Mortgage interest rates hit bottom again, with the 30-year term falling to 3.79%
Mortgage interest rates hit the bottom again, with the 30-year term falling to 3.79%. Mortgage interest rates have hit record lows for three consecutive weeks. According to the mortgage company Freddie Mac (Fred…
Mortgage interest rates hit the bottom again, with the 30-year mortgage rate falling to 3.79%. Mortgage interest rates have hit the lowest record for three consecutive weeks. According to a weekly survey by the mortgage company Freddie Mac., the U.S. 30-year and 15-year mortgage fixed interest rates fell by 0.04% and 0.01% respectively. The most popular 30-year mortgage in the U.S. has dropped to 3.79%, 0.04% below last year’s average. On a $100,000 mortgage, the new low could save borrowers $50 per month, for a total savings of $21,874 over the 30-year term. The 15-year fixed rate on most home refinances is now down to 3.04%, down from 3.82% a year ago. For a $100,000 loan, borrowers are paying $693 per month, which is $38 less than last year. According to Freddie Mac chief economist Noshaft, although the U.S. economic index is not performing badly, with industrial output, consumer confidence index and the number of new homes all growing, the shadow of continued economic turmoil in Europe still lingers, causing U.S. Treasury bill yields and mortgage interest rates to fall again.
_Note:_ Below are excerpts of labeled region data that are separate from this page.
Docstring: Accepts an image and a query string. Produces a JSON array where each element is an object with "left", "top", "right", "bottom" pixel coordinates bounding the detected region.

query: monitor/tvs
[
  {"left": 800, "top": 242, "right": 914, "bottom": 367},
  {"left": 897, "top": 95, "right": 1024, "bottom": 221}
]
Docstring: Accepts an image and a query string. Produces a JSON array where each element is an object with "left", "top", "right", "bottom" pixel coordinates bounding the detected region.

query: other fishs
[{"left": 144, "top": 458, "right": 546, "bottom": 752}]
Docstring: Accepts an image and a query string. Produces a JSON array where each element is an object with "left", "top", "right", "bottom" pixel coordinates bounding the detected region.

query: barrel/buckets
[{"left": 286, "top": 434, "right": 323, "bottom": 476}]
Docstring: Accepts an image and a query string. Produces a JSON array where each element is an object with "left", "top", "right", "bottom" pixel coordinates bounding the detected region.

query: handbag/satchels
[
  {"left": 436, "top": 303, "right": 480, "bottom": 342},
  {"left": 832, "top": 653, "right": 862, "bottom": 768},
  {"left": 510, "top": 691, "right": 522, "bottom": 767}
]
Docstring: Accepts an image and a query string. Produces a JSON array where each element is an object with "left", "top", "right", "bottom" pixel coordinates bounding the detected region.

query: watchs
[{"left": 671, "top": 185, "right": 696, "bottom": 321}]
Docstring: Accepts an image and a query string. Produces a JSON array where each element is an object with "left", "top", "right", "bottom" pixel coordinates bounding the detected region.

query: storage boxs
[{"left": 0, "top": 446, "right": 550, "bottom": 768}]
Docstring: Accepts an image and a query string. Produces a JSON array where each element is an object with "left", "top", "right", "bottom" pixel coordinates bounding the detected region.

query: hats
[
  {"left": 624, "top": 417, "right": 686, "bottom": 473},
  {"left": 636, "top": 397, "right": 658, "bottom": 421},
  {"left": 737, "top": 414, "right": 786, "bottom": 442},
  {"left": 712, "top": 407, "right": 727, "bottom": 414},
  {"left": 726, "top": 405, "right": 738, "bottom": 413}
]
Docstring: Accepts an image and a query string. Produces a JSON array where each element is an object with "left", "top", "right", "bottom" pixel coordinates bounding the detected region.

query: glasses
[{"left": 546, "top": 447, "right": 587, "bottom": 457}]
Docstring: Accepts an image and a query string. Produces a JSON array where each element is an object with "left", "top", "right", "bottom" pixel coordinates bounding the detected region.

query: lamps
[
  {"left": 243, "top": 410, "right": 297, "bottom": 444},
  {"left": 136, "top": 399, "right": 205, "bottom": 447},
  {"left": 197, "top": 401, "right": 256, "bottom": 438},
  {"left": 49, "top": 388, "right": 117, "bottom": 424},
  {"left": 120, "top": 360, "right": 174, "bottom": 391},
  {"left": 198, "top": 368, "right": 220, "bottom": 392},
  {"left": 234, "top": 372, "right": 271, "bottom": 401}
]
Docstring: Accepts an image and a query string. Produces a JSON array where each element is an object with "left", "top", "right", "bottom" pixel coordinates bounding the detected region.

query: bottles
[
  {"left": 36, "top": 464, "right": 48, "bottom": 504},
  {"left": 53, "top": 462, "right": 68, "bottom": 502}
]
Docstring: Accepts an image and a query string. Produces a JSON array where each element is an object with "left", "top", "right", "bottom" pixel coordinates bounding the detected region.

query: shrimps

Falling home prices, coupled with affordable mortgage rates, should help stimulate the U.S. housing market, which is now nearly half what it was at the height of the housing bubble in mid-2006, when the median home price in the U.S. was $250,000 and the 30-year mortgage rate was 6.75%. A homeowner who bought a house in 2006, assuming a 20% down payment, would have paid $1,300 per month. Today, the median home price is $162,000, and a homeowner at this price would pay only $600 per month, about half less.